TO DO — Copy out all the items below, replacing "white tank top" with "white blouse" and keeping everything else the same.

[Stored dataset items]
--------

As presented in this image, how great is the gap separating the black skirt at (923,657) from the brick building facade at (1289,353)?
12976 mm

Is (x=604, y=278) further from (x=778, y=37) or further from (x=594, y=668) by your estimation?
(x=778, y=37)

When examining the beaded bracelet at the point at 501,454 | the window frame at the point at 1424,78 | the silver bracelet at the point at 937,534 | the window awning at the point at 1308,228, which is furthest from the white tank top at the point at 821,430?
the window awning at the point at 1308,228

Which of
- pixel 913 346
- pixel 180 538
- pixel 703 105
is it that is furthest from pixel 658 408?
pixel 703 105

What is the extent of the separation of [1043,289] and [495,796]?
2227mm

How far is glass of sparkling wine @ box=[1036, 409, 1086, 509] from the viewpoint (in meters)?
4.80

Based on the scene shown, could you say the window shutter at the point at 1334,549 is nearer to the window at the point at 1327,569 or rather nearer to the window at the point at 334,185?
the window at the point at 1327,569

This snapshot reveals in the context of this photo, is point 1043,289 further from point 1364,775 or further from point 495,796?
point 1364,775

--------

EXERCISE SOLUTION —
As presented in this image, how great is the gap separating the black skirt at (923,657) from the brick building facade at (1289,353)?
12976 mm

Is (x=604, y=278) further from (x=778, y=37) or further from (x=594, y=668) by your estimation?
(x=778, y=37)

When examining the beaded bracelet at the point at 501,454 | the window frame at the point at 1424,78 | the silver bracelet at the point at 937,534 | the window awning at the point at 1308,228, which is furthest from the white blouse at the point at 821,430?
the window awning at the point at 1308,228

Which of
- pixel 913 346
- pixel 180 538
- pixel 703 105
is it that is furthest from pixel 658 408?
pixel 703 105

What is the extent of the separation of [1043,289] and [495,796]?
2227mm

How far is glass of sparkling wine @ box=[1036, 409, 1086, 509] from the viewpoint (in meters)?
4.80

Based on the scene shown, could you say the window shutter at the point at 1334,549 is nearer to the window at the point at 1327,569 or rather nearer to the window at the point at 334,185?
the window at the point at 1327,569

This snapshot reveals in the context of this photo, is point 1043,289 further from point 1364,775 or further from point 495,796?
point 1364,775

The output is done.